What you will need later is a date for your retirement, an amount of money to supplement your income, how long you will need the money, and what sources of guaranteed money you have available to you. Your retirement date is usually pretty easy to come up with.
Many people just say they want to retire as soon as possible! However, you need to be realistic about your date. For young people, this can be a vague idea but as you get older, it needs to become more precise. How much money you’ll need is usually based on what you earn while you’re working. Many financial planners will say you need 70 to 80% of your preretirement income, but we believe that number should be closer to 90 or 100%, especially in the early, more active years.
How long you will need the money to last depends on your age at retirement and how long you live. For most people retiring at 65, it makes sense to plan for at least 25 years, but if you have a family history of great longevity, you might want to plan for even longer. Of course, medical and genetic advancements may also make it necessary to plan for longer life expectancy. Guaranteed sources of retirement income are things like Social Security, pensions and annuity payments. These usually are designed to last for your entire lifetime.
You will put all of this information together to figure how much you’ll need to save. You will take that yearly income figure and subtract the guaranteed income. This will tell you how much you’ll need to generate from savings and investments. So if you figure you’ll need $50,000 a year to live on, and your guaranteed income is $20,000, you’ll need $30,000 from your savings. In order to generate $30,000 in income, you’ll need around $750,000 based on a 4% withdrawal rate. Recent research indicates that 4% might be too high, so you may actually need even more. Also, prices are likely to rise during your retirement so you will need your nest egg to keep up with inflation.
The next step is to come up with a reasonable, simple financial plan, including a plan to free yourself from debt. Once you have that in place, you can determine if you can save as much as you’ll need to in order to meet your goals. If not, you can come up with a strategy to increase your savings.
A big part of this process is creating an investment plan. Your investment plan will include what level of returns you believe you’ll be able to generate. It is very important to be realistic here.
Many equity investors assume that they will be able to earn 10% or even more. While that may be possible, it is better to start with an asset allocation plan which will help you to divide your nest egg among stocks, bonds, and cash. As you get older and closer to retirement, you will reduce the volatility of the portfolio be reducing the stock holdings. It is better to err on the side of too conservative an assumed rate of return that too aggressive. Too conservative may potentially get you a larger than necessary nest egg, which is a much better problem to have than too small a portfolio. Remember, the investment plan should come out of the financial plan.

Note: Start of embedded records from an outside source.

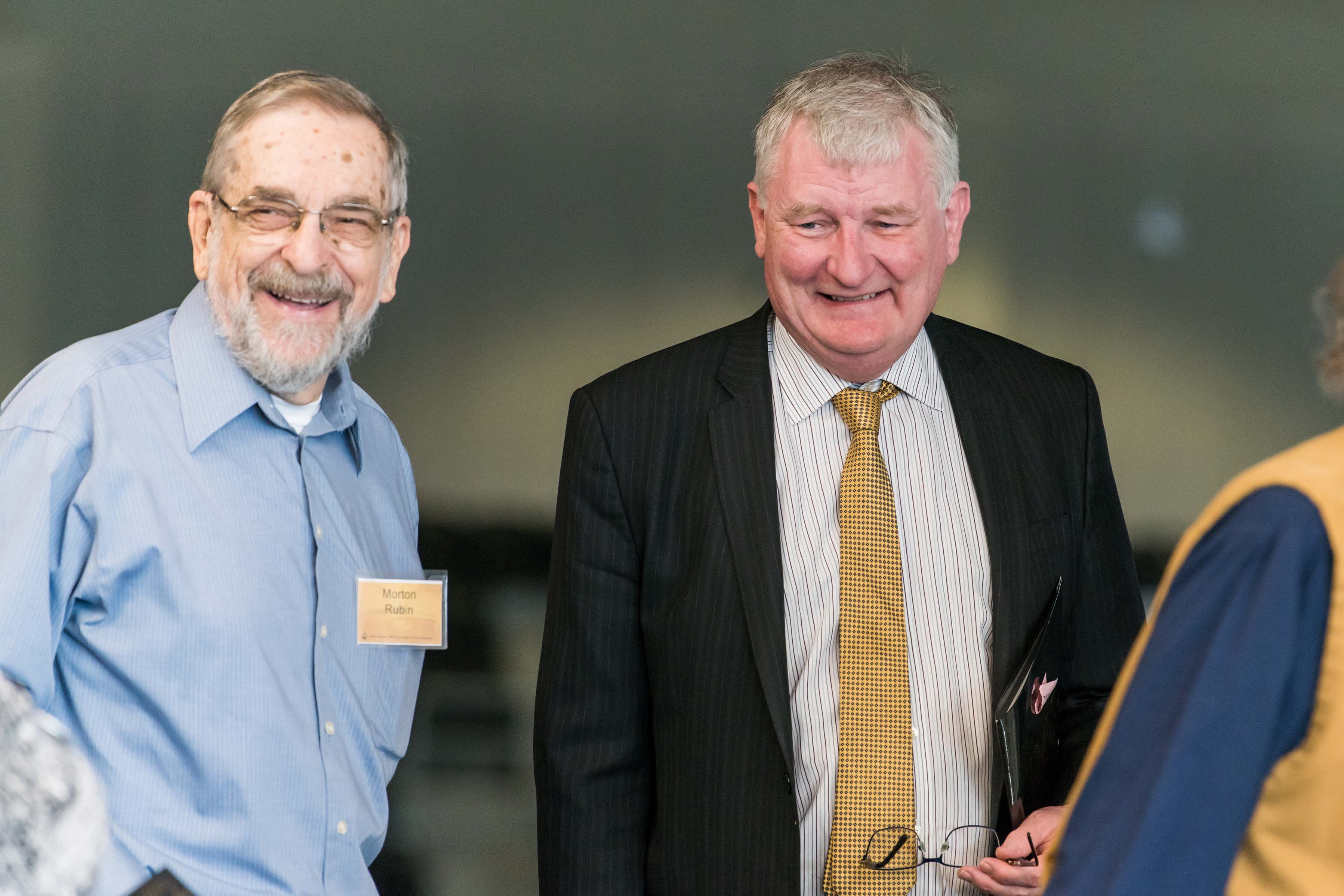 Provost Rous smiles with man at Wisdom Institute lunch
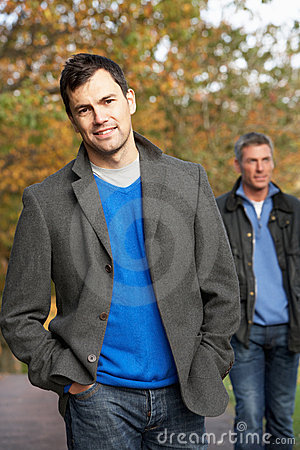Two Men Standing Outside In Autumn Woodland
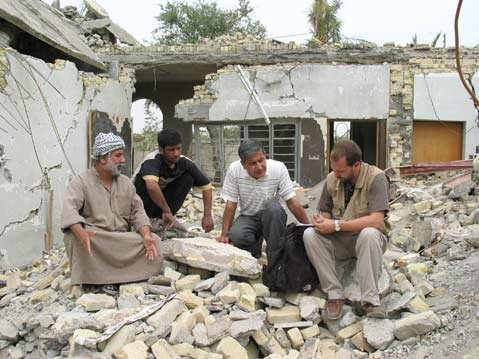 "<strong>Sorting out the rubble:</strong>  Peter Bouckaert is often the first human rights investigator on the ground in any given conflict situation, and, as depicted here, he was quickly on the scene in Iraq following the American invasion in 2003. ""Human Rights Watch has the unique ability to be first on the scene when brutal conflicts happen because we have a very flexible bureaucracy that allows us to mobilize quickly,"" he explained."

I know this is a common theme in this column, but retirement and financial planning does not need to be complicated to make a difference in your life. Spending a little time each year will make things much smoother in the future.
To hear the podcast of the Smart Money Management radio show on this topic, or others, go to our website at alderferbergen.com.
The opinions voiced in this material are for general information only and are not intended to provide specific advice or recommendations for any individual.
Guarantees of annuity payments are based on the claims paying ability of the issuing company.
Asset allocation does not ensure a profit or protect against a loss.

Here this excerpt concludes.